Set problem: Reproduce each of the records below verbatim, preserving every line without alteration.

** BEGIN Supplied data **

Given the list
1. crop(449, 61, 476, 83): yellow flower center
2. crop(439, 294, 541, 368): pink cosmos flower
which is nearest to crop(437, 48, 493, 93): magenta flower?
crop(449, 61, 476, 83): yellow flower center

** END Supplied data **

Complete output:
Given the list
1. crop(449, 61, 476, 83): yellow flower center
2. crop(439, 294, 541, 368): pink cosmos flower
which is nearest to crop(437, 48, 493, 93): magenta flower?
crop(449, 61, 476, 83): yellow flower center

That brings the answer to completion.